Abstract

This study is carried out to investigate the impact of taxes on the economic growth of Pakistan. Tax is a compulsory payment to the government by the residents of the nation to cover the cost of services rendered by the government for the general welfare of its citizens. The debate and empirical results regarding the impact of taxes and specifically tax structure is highly controversial for researchers and policymakers. Economic growth is adversely affected by taxes, while some researchers claim a positive effect. Therefore it was felt to investigate the impact of tax structure on the economic growth of Pakistan. To test it empirically, the researcher took the time series data ranges from 1985 to 2021 on tax structure and economic growth.

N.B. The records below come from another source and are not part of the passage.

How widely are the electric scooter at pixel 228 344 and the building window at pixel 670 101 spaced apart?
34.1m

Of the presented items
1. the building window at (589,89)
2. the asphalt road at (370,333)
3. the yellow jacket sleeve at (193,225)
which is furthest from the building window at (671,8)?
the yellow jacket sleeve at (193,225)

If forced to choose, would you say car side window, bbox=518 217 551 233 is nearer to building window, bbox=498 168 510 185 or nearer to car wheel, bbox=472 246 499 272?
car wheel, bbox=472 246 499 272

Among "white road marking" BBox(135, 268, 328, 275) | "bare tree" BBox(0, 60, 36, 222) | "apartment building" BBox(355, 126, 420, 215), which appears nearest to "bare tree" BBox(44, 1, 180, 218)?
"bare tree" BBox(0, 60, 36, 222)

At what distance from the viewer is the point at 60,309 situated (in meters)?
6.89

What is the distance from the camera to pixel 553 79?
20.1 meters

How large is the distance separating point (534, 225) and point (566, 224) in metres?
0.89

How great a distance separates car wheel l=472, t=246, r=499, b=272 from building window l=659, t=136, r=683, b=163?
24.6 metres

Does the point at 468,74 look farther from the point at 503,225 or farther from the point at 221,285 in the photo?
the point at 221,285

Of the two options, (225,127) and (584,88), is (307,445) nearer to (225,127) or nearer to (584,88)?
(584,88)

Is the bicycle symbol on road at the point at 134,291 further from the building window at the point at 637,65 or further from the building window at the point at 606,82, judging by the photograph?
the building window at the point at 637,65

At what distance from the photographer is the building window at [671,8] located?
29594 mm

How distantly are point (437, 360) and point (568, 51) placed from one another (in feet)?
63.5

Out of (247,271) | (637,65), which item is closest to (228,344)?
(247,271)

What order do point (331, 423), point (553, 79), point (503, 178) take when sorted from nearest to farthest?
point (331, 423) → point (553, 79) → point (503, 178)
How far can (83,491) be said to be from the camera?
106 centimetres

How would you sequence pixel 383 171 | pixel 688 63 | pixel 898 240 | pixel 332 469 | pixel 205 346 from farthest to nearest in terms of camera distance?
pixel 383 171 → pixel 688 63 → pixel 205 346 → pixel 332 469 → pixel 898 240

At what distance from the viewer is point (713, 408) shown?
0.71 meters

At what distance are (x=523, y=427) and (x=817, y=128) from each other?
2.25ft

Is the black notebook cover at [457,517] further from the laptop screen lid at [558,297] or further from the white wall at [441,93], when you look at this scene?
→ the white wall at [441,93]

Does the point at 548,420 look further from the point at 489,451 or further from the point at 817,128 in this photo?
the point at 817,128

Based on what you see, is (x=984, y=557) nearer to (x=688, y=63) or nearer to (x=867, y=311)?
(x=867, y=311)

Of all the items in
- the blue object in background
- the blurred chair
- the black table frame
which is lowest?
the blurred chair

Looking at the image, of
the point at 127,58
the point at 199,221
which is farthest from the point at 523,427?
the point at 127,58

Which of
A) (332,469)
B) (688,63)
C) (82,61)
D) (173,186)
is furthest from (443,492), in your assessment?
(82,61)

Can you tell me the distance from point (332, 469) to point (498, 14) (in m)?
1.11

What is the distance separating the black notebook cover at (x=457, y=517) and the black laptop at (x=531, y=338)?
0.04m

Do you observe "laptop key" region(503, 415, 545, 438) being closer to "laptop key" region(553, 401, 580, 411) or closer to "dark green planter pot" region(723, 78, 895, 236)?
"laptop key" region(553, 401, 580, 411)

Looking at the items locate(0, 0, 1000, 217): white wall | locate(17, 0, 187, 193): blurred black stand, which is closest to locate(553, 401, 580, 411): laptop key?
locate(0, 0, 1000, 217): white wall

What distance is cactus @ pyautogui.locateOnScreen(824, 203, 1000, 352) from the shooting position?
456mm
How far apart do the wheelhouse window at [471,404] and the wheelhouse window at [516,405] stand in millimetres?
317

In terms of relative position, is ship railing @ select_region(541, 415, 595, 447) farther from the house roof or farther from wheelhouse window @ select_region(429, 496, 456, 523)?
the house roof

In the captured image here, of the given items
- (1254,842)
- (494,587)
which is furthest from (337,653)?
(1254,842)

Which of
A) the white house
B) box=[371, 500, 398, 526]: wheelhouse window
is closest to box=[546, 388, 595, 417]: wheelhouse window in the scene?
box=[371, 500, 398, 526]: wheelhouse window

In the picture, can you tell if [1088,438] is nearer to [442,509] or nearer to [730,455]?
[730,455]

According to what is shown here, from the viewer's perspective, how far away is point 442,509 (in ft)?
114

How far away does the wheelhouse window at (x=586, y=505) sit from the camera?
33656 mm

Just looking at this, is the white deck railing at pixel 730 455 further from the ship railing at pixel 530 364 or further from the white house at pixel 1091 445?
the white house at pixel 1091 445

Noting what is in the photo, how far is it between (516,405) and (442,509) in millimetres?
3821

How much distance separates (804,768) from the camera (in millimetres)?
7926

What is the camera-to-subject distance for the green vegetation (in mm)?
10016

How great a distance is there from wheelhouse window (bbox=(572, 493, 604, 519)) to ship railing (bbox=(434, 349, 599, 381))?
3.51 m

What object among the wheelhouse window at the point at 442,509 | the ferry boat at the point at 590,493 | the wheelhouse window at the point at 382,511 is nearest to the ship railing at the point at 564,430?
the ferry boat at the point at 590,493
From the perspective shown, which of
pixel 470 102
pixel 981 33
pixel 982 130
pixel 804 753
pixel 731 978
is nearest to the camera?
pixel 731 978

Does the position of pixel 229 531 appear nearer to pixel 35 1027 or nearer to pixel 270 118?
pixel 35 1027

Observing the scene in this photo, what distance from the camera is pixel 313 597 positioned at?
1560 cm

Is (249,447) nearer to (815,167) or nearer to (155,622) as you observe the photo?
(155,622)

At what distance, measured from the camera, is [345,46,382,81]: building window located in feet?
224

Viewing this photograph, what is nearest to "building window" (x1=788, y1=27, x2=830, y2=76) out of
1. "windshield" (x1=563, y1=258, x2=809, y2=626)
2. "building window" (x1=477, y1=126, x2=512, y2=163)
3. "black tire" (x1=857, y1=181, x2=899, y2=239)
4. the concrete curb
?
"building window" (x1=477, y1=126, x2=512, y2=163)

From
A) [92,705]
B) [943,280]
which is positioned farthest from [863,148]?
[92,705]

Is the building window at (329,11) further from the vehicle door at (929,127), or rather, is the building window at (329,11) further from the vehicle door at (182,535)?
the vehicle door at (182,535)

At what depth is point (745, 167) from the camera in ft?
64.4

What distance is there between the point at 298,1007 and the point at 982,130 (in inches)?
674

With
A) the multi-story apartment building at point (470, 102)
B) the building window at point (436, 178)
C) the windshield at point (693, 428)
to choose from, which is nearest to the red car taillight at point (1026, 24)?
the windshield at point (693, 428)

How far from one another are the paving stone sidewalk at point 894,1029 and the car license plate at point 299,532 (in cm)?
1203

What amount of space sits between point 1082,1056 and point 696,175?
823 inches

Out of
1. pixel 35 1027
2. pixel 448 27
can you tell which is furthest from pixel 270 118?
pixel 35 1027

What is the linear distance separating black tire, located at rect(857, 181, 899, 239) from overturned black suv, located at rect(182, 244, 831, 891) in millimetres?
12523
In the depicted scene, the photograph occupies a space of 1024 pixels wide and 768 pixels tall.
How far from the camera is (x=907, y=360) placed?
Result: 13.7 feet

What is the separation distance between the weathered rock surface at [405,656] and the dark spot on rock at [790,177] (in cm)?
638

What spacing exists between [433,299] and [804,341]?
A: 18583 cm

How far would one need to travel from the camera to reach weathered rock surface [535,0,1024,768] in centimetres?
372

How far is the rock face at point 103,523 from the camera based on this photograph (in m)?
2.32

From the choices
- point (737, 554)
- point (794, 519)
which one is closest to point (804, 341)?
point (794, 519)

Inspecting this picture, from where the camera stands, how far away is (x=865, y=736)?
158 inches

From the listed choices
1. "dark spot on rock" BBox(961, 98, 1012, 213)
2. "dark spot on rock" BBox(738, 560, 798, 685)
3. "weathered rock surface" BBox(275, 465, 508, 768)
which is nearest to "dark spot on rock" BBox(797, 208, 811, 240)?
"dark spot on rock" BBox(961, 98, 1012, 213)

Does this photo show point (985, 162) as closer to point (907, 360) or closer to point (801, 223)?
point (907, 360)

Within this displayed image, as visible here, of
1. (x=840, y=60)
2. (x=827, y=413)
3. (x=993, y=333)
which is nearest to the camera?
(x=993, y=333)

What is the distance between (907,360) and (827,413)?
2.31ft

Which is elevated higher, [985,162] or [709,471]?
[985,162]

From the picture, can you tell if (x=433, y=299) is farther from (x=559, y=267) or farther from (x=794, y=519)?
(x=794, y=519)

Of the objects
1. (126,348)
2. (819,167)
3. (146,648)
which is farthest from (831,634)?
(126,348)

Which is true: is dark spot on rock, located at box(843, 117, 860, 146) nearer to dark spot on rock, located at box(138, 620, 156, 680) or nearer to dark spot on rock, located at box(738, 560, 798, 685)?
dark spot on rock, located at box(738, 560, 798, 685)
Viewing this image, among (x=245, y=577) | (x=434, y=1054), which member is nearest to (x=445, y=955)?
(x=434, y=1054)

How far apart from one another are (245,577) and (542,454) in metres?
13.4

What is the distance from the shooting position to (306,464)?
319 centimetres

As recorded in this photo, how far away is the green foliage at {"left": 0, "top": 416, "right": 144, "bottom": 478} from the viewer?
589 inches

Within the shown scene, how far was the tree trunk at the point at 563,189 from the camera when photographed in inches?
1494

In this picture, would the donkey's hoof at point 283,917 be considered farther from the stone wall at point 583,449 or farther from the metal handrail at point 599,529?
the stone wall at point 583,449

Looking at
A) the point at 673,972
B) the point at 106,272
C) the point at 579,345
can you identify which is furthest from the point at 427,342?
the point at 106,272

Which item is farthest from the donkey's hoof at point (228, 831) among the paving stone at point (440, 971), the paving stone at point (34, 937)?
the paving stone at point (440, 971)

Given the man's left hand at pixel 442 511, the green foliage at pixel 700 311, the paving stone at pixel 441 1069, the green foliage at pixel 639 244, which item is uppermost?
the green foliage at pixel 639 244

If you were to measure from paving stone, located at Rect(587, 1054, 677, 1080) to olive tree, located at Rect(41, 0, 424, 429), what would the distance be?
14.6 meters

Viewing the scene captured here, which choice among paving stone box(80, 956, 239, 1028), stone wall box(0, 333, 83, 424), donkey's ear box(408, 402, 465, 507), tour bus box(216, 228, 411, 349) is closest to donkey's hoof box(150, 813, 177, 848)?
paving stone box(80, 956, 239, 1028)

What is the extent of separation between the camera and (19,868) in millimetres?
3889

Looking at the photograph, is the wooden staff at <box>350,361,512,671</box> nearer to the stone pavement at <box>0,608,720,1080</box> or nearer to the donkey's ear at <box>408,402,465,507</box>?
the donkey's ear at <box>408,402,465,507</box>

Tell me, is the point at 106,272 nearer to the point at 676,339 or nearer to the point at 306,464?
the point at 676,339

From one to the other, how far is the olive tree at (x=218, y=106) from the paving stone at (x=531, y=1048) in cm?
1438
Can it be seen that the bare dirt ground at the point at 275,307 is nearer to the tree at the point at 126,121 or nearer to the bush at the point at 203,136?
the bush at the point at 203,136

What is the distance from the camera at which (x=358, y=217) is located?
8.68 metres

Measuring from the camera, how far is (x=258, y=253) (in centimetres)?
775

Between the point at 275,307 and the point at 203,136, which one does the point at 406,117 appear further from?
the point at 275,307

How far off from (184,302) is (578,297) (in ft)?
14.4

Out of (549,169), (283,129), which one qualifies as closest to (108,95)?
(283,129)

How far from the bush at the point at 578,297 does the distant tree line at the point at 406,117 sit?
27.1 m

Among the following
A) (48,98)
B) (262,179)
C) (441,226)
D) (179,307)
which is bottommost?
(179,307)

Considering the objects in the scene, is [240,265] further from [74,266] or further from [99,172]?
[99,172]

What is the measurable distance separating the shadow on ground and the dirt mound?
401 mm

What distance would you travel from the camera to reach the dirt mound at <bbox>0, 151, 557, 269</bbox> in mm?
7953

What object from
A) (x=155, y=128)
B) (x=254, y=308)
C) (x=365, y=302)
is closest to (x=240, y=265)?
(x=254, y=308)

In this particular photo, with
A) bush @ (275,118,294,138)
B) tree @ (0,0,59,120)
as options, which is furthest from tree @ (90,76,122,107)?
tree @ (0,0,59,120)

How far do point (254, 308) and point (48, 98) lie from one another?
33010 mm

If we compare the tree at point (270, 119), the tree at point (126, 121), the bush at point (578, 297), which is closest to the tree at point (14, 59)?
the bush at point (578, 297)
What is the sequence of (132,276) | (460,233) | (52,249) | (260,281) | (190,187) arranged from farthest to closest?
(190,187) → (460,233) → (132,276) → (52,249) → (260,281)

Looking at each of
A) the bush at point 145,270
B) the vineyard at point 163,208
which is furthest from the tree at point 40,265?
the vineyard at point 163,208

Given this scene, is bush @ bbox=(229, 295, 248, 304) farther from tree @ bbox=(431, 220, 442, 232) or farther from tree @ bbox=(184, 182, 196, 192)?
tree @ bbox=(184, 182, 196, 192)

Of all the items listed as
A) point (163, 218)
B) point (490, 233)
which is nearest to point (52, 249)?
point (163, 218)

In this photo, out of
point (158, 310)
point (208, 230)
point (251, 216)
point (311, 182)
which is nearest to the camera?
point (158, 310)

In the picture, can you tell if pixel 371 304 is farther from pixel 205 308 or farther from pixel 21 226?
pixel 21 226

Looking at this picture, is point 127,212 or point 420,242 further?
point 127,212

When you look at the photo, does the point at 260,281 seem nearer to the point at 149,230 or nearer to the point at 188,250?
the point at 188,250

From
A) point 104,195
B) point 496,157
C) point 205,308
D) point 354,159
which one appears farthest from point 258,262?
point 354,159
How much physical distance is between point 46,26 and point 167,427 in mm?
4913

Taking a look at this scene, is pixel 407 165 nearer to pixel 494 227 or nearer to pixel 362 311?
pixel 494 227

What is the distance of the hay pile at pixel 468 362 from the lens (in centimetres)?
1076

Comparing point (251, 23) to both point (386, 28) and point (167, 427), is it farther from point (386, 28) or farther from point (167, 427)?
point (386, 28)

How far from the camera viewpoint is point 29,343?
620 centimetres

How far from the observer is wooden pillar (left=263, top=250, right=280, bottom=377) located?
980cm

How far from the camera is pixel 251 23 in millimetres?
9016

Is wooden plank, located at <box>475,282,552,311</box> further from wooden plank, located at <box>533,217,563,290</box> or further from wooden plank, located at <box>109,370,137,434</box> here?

GDP growth is dependent, while tax structure, i.e., direct and indirect taxes, human development index, and income distribution, were selected as independent variables. After ensuring that the variables are stationary, the Autoregressive Distributive Lag (ARDL) approach to co-integration was applied to detect connections between variables. Results found that direct taxes have a positive and significant effect on GDP growth, while indirect taxes have a significant and negative impact on the GDP growth of Pakistan. Also, the impact of HDI on GDP growth is positive and significant, while the Gini coefficient has a negative and significant impact on the GDP growth of Pakistan. It is suggested that to increase the economic growth of Pakistan, direct taxes would be increased, as it will also reduce the Gini coefficient and unequal income distribution, While indirect taxes would be decreased to enhance economic growth. Also, the government should adopt such policies which could encourage human development, as it is crucial for the economic development of Pakistan.